Rossini said that it was the depth and humanity of the characters that really drew him to the play.
“For me, one of the most attractive things about this play and one of the things I find so beautiful about it, is that on a day in, day out basis I think that there is something, and I don’t mean this to sound as cynical as it comes off, life is inherently meaningless but what this play tells you is that it’s only meaningless if you don’t make meaning,” Rossini explained. “You have to make meaning out of it. You connect with the people that you connect with..but what’s beautiful about this play…is it could be someone across the train from you on the subway, it could be someone you meet at a restaurant, it could be someone who is sitting next to you at a speakeasy, that’s how we make meaning in life. Not just by being alive, but by forcing it, you have to make meaning yourself.”
“Inside of every single human being there’s this little flame of every version of every human emotion across the entire rainbow of human emotion and some things are extraordinarily easy for a particular actor, some are a little more difficult, but it’s all there. You have this little flame inside of you and it’s our job to fan that flame and really turn it into a huge, huge bonfire sometimes,” Rossini said. “That’s the really, really fun stuff in what we do.”
Willimon agreed, saying that as a medium, the theater can offer things from a creative standpoint that others cannot offer in the same way.
“I think that’s one of the reasons theatre remains my first love. I started out in the theatre long before Hollywood came a’ knocking and I’m very lucky that it has, ‘House of Cards’ is one of the most rewarding artistic experiences of my life and the work that I got to do on ‘Ides of March’ before that, but I was perfectly happy with the notion before all of that happened of spending my entire life in the theatre, because it can do something that film and television can’t, fully, which is that communal, collaborative experience. …Finishing the last page of the play is really only the beginning of the process. Because then you get in the room with the people you have to hand it over to. You really begin to discover the play when more people get involved, and then ultimately it’s a process of letting it go,” Willimon said.
“By the time it gets handed over to the audience, I’m just another one of them…and that’s exciting because you feel like its an artful act of communication and there’s not really any other artform quite like it in that regard.”
As exciting as the moment of revealing work to an audience must be each and every time, it stands to reason that nerves come into play each and every time too. Rossini said that is absolutely tue.

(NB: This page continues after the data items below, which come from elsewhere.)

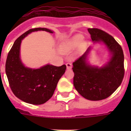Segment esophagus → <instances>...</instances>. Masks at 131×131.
Here are the masks:
<instances>
[{
    "label": "esophagus",
    "mask_w": 131,
    "mask_h": 131,
    "mask_svg": "<svg viewBox=\"0 0 131 131\" xmlns=\"http://www.w3.org/2000/svg\"><path fill=\"white\" fill-rule=\"evenodd\" d=\"M66 65H67V69H71L72 68V64L71 63H69V62H68V63L66 64Z\"/></svg>",
    "instance_id": "34e87169"
}]
</instances>
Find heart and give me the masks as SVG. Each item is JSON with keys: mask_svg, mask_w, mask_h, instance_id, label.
Listing matches in <instances>:
<instances>
[{"mask_svg": "<svg viewBox=\"0 0 131 131\" xmlns=\"http://www.w3.org/2000/svg\"><path fill=\"white\" fill-rule=\"evenodd\" d=\"M83 39H84V37L82 35H77L74 36L73 37L71 38L69 41L62 44V45L60 46V50L62 52H65V53L69 52L78 47L81 42L82 43H81V44H80V48L81 49H84L86 47V43L84 41L82 42Z\"/></svg>", "mask_w": 131, "mask_h": 131, "instance_id": "b5f03b06", "label": "heart"}]
</instances>
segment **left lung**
Wrapping results in <instances>:
<instances>
[{
  "label": "left lung",
  "mask_w": 131,
  "mask_h": 131,
  "mask_svg": "<svg viewBox=\"0 0 131 131\" xmlns=\"http://www.w3.org/2000/svg\"><path fill=\"white\" fill-rule=\"evenodd\" d=\"M92 40L103 42L112 53L103 67L90 65L86 57L90 47L73 63V85L86 99L100 101L111 96L120 86L124 75V53L122 47L112 35L99 28H88Z\"/></svg>",
  "instance_id": "1"
}]
</instances>
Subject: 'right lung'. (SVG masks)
Returning a JSON list of instances; mask_svg holds the SVG:
<instances>
[{"label": "right lung", "mask_w": 131, "mask_h": 131, "mask_svg": "<svg viewBox=\"0 0 131 131\" xmlns=\"http://www.w3.org/2000/svg\"><path fill=\"white\" fill-rule=\"evenodd\" d=\"M43 30L53 33L45 28H35L28 30L17 38L7 55L5 72L9 86L16 97L32 105L45 103L53 96L57 84L67 69L47 64L37 69L25 67L19 58L21 40L32 32Z\"/></svg>", "instance_id": "1"}]
</instances>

“Never goes away. It’s one of the best things about it. I don’t think there’s an artistic endeavor worth doing that doesn’t cost you something,” he said. “And part of what it costs you is those nerves and excitement and the sort of drum roll leading up to the show opening.”
That drum roll must be particularly loud for both Rossini and Willimon at the moment. “Breathing Time” begins previews on Friday, March 21 and officially opens on Sunday, March 23 at the Teatro Iati Theater.